**What the task asks:** Pick out each line of the items below that contains the word "separates" and copy those lines.

**Given data:**
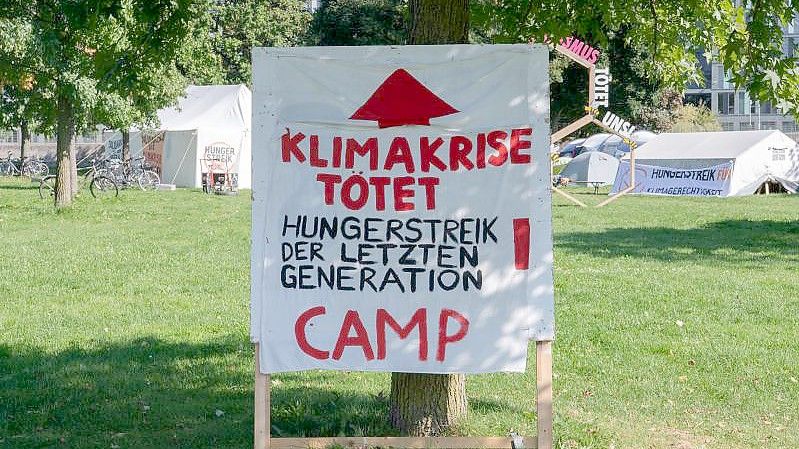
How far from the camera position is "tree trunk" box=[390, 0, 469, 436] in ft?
16.9

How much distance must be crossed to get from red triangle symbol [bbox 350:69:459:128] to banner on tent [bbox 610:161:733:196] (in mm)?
29148

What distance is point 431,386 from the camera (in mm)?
5320

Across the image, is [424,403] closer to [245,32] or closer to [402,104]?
[402,104]

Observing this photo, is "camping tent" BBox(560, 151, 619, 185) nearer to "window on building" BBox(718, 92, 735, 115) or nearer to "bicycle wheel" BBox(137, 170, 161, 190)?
"bicycle wheel" BBox(137, 170, 161, 190)

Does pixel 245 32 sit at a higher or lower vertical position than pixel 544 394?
higher

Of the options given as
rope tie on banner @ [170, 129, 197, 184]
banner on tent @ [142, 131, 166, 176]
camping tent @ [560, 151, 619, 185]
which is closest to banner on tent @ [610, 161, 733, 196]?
camping tent @ [560, 151, 619, 185]

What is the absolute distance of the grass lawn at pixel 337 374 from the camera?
5.74 meters

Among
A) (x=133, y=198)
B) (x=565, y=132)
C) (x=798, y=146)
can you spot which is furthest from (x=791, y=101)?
(x=798, y=146)

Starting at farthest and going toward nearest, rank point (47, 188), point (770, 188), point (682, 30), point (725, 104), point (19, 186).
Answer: point (725, 104) < point (19, 186) < point (770, 188) < point (47, 188) < point (682, 30)

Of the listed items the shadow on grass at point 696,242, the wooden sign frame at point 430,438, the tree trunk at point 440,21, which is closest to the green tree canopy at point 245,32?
the shadow on grass at point 696,242

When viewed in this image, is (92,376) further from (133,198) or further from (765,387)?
(133,198)

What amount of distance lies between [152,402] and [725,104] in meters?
101

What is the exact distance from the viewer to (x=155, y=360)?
7551mm

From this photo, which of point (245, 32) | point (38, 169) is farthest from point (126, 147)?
point (245, 32)
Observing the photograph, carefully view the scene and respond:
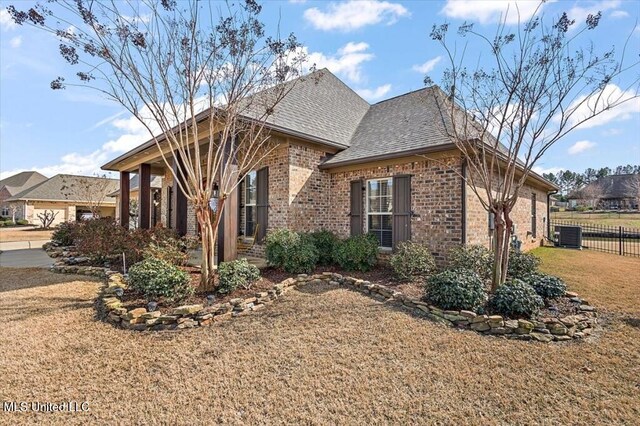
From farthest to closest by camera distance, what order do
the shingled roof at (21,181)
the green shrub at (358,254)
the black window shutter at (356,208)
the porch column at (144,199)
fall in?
the shingled roof at (21,181) < the porch column at (144,199) < the black window shutter at (356,208) < the green shrub at (358,254)

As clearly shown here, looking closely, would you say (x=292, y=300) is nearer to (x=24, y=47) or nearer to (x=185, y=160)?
(x=185, y=160)

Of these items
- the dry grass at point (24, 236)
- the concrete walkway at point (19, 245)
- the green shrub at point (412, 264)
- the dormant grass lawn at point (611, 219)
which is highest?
the dormant grass lawn at point (611, 219)

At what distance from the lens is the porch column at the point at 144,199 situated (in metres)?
12.5

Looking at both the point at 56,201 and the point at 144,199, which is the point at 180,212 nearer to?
the point at 144,199

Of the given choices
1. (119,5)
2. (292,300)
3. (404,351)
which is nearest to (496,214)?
(404,351)

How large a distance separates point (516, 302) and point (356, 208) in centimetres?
521

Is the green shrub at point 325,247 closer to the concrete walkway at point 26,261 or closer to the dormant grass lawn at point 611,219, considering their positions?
the concrete walkway at point 26,261

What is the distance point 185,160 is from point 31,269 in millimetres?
6499

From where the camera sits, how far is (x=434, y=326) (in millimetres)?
4512

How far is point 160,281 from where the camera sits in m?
5.23

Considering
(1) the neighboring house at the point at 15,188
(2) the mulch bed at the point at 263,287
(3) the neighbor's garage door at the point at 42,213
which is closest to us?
(2) the mulch bed at the point at 263,287

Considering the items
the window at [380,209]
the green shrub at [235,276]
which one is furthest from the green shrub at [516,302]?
the green shrub at [235,276]

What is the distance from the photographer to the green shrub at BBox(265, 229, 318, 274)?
24.3 ft

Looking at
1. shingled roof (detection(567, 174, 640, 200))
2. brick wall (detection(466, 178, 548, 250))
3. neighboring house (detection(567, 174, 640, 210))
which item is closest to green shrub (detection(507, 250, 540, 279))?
brick wall (detection(466, 178, 548, 250))
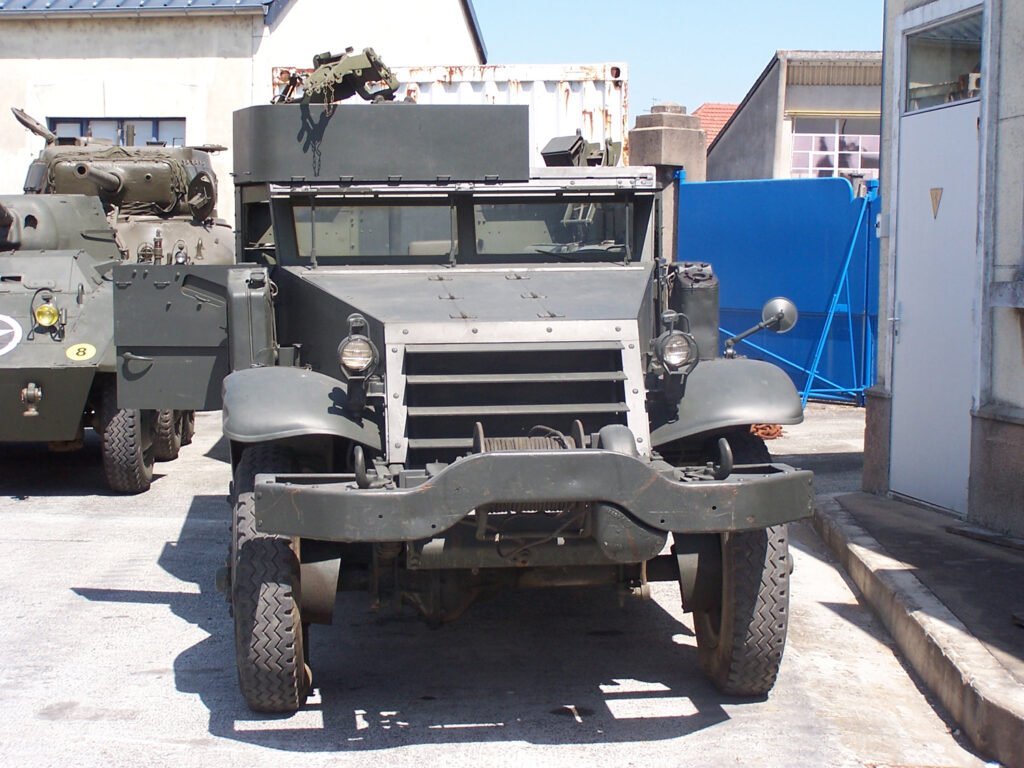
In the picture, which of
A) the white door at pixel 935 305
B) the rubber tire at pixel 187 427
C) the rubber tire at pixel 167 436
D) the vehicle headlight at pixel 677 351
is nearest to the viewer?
the vehicle headlight at pixel 677 351

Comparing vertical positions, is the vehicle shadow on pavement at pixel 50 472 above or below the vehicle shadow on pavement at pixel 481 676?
above

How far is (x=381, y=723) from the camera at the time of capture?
498 cm

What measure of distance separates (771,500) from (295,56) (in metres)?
14.0

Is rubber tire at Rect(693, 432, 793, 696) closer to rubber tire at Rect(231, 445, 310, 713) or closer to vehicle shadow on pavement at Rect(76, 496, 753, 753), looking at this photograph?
vehicle shadow on pavement at Rect(76, 496, 753, 753)

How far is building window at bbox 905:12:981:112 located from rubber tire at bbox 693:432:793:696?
4.04m

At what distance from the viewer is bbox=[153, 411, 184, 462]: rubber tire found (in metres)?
10.2

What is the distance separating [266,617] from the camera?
15.6ft

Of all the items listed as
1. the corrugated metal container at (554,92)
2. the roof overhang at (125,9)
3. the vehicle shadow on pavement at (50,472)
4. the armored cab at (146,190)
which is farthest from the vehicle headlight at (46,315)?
the roof overhang at (125,9)

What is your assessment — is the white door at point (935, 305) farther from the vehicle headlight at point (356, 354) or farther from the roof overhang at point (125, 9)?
the roof overhang at point (125, 9)

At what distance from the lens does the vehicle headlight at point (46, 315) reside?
363 inches

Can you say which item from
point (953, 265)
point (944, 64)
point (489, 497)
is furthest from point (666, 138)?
point (489, 497)

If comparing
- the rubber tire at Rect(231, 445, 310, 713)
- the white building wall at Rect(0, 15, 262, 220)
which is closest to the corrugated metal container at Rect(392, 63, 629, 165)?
the white building wall at Rect(0, 15, 262, 220)

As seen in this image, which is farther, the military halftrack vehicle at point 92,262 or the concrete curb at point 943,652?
the military halftrack vehicle at point 92,262

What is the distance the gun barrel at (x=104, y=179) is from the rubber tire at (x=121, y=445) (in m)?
3.32
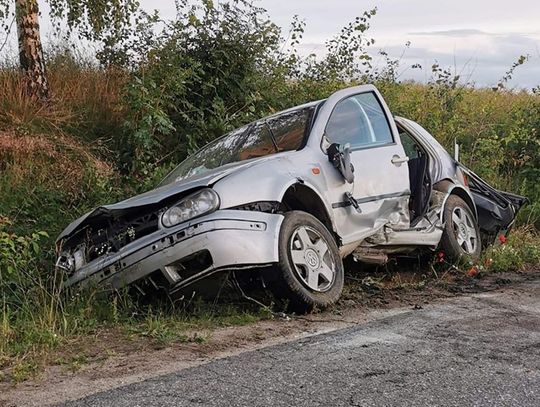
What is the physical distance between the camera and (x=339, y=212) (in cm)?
563

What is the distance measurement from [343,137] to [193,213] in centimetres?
192

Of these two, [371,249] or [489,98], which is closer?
[371,249]

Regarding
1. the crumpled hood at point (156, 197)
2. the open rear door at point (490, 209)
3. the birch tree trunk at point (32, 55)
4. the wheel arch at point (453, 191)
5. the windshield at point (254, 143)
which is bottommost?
the open rear door at point (490, 209)

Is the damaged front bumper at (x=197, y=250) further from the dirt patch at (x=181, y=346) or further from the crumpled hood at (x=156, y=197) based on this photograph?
the dirt patch at (x=181, y=346)

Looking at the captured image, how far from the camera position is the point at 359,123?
20.9 feet

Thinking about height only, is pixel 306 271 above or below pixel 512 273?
above

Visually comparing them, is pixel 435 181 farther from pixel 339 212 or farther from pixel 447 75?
pixel 447 75

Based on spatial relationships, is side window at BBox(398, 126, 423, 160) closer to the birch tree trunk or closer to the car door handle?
the car door handle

**Solved exercise:**
How large a distance separates point (516, 302) and point (356, 208) in centimetres?
What measure of distance separates (771,500) from (295,56) (in metres)?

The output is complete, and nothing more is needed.